Neil Clarke, chairman of British Coal, said yesterday that gas-fired generation, oil and nuclear power were squeezing the market for coal and modern efficient coal- fired plants would have to close.
He said that selling 20 million tons was a worst-case prediction. But everything depended on negotiations under way with National Power and PowerGen. The outcome was the most significant influence on what parts of British Coal could be privatised.
His gloomy forecast came as British Coal reported its highest net profit of pounds 170m last year compared with pounds 78m a year earlier. Both periods include the benefit of a pension fund holiday estimated to be around pounds 100m.
Operating profit rose to pounds 361m last year from pounds 238m in 1990-91. Productivity advanced 13.1 per cent and operating costs were reduced by 5 per cent in real terms.

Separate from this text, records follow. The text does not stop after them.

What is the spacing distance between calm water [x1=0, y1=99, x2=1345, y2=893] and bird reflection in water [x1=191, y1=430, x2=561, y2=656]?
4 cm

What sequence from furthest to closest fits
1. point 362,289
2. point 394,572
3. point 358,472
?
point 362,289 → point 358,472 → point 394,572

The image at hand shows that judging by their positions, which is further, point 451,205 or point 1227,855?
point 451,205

British Coal cut 16,000 jobs last year compared with its forecast 7,000. The mining workforce is now 41,000 compared with 171,000 in the mid-1980s.
Mr Clarke said the shrinking of the coal industry was being accelerated unfairly as electricity from many planned gas-fired power stations would be more expensive than from coal. Many of the regional electricity supply companies are committed to buying electricity from gas plant under 15- year contracts, which will pre- empt the market for coal.
At the same time, National Power and PowerGen want to switch to cheaper imported coal when the current Government- imposed contracts with British Coal run out next year.
The Government is increasingly embarrassed over British Coal's predicament and is trying to press the generators into a deal. However, they will not sign until the regional electricity companies agree to buy the electricity generated.